# Weather sucks, get together?



## CaptHarry (Oct 13, 2007)

So the weather looks like it's gonna set in and blow for a while. Anyone else think a get together is needed? 
Where is there a bar with a big screen that we can abuse with some fish porn?
L8, Harry


----------



## timeflies (Oct 3, 2007)

"location x" screening? been wanting to see that one.


----------



## CaptHarry (Oct 13, 2007)

I've got NetFlix's copy of Location X still:whistling:
I've also got a bunch of others, Tapam, a couple from Canada with muskies/pike, a couple of trouty ones, some Beattie outdoor ones, Drift, etc..... We just need a central venue. I live way out on the West side next to Lillian, so I doubt everyone would want to roll all the way out here. If there is a sports bar in town that would let us come in and take over a big screen, that would be cool.
L8, Harry


----------



## bigspoon17 (May 31, 2011)

I've got Nervous Water by Beattie. You may already have that one Harry...if not it's another option.


----------



## timeflies (Oct 3, 2007)

TASK INSTRUCTIONS: Continue the forum thread about organizing a fishing-film get-together during bad weather, picking up after its final post heading.

SUPPLIED MATERIAL:
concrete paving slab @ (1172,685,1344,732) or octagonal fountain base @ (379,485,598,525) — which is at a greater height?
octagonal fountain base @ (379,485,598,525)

FINAL RESULT:
no wonder netflix wont mail it to me! It has been on my list for a while! I wouldnt mind the drive out west if needed.


----------



## CaptHarry (Oct 13, 2007)

bigspoon17 said:


> I've got Nervous Water by Beattie. You may already have that one Harry...if not it's another option.


I have a copy of Nervous Waters somewhere, somebody borrowed it. I'm actually in that video. I'm the guy that busts his ass in the NC Albie scene:lol: ....and depending which cut/version you got, I also put war paint under my eyes with albie blood :shifty: Man I love that NC crew like brothas.



timeflies said:


> no wonder netflix wont mail it to me! It has been on my list for a while! I wouldnt mind the drive out west if needed.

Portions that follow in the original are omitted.